Picture walking into the living room, sitting on the couch and relaxing after a long day with a Netflix show and some herbal refreshments.  Then choose to get up from the couch, shut off the lights, walk down the hallway with your computer open for some light and to watch the last few moments of your show.  

Now visualize a long dark cylinder object laid out before you on the side of the floor.  Experience the recognition of that shape and the surge of stress responses that immediately overtake your system as your brain reaches the conclusion that you are looking at a snake.  At that split second of understanding witness that snake recoiling swiftly from your oncoming advance as the head of the snake passes barely inches from your foot as you come to a dead stop while simultaneously retraces the last five foot step you took in one long lunge backwards while gasping.

Now, realize that you are in an open house, with no closed walls standing in the hall area right behind the bed, right behind the sleeping child you were hanging out with early today, resting and dreaming with ease.  Know that you don’t want to take your eyes off of it, in case it moves somewhere else in your absence.  But understand that you must arm yourself with the jungle weapon of choice, a broom.  And cross around the bed to the side of the snake to retrieve your phone charging on the floor less than a foot away from the snake to contact someone for guidance in this matter.

It is dark, of course, so you can’t quiet make out what kind of snake it is and in this area, you find yourself, strangely enough, hoping it is a venom-less boa constrictor.  Just picture it…

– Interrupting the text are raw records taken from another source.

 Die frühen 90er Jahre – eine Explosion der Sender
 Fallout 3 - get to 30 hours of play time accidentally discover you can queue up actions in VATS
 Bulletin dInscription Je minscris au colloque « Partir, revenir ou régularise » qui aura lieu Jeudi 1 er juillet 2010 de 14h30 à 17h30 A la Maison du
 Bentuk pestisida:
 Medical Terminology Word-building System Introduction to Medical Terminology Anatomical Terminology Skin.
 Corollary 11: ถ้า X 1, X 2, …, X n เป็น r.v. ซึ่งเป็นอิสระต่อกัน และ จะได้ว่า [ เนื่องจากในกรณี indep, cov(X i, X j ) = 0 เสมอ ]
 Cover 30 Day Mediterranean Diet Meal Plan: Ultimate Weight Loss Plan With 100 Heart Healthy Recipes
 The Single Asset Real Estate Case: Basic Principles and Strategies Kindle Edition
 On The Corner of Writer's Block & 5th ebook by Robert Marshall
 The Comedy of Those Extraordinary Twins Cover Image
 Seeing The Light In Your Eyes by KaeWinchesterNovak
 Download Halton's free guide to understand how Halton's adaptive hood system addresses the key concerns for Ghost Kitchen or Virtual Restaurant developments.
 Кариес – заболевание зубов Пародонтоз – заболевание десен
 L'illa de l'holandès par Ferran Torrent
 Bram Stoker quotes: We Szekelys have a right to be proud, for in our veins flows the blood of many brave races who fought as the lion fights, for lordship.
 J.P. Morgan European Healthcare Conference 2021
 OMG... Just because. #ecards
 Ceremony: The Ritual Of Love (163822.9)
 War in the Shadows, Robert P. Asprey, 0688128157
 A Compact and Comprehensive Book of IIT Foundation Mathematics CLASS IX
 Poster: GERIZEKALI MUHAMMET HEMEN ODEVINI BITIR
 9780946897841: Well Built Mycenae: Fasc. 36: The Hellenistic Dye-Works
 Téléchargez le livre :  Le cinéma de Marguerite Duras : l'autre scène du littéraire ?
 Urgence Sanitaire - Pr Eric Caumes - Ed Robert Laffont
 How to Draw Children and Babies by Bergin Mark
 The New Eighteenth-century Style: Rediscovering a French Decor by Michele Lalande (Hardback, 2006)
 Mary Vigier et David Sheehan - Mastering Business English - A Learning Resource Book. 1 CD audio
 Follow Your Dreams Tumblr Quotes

This is my life as a Jungle Mom. I retrieved my phone and inquired with my fellow community members how best to evict my visitor, all the while knowing there is some symbolism, some message for me to receive from this beautiful creature.  Within minutes individuals were reaching out to assist me.  In the end, my 30 minute experience brought me plenty of material to reflect on in my moments of silence and stillness.  I am living the life of a jungle mom spreading my wings and stepping into experiences such as this with an open heart and mind, and the support of this community. Thank you for all of it.
Much Love,

Suyana

Still going strong Days 6-10

being present embrace it all

I am a fourth of the way through my cleanse and I am still rocking it out.  The only water fasting day was challenging.  If you don’t believe me, just ask my son.  He just so happened to be hungry…all day long.  And on more than one occasion I had to apologize for losing my temper with him after the fourth, fifth, sixth, and twenty-seventh request for food, which sounded a lot like this, “I’m hungry,” from across the living room as I was trying to meditate my way into a peaceful state of non-resistance.  I may not have screamed back, “You don’t know what hungry is, boy.”  But I thought it.  And other more rated R thoughts came flooding into my mind in response to his whining pleas for more food.  “I want a snack.”  “What is there to eat?”

Of course, he didn’t choose to do a 40-day fast, I told myself.  But after most of the day with just water and an ache in my belly, I couldn’t find the patient, caring momma bear inside.  I was only left with the irritated youth that thought life isn’t fair and get your own damn snack, kid.  But he was super understanding and always accepted my apologies with a shrug and nod of understanding.

After the water day was watermelon day.  What a sweet treat.  I don’t even think I need to elaborate on this one.  I eat a watermelon that day and slept like a baby.

The next day was supposed to be a dry fasting day, in which I don’t eat or drink anything, but I was super busy at work and knew that I would be unable to take care of all my necessary tasks without at least a green juice.   So that is what I did, I drank a green juice with a tablespoon of spirulina in it and got a boat load of stuff done.  Then it was back into the juicing, root soup, and tea fasting days.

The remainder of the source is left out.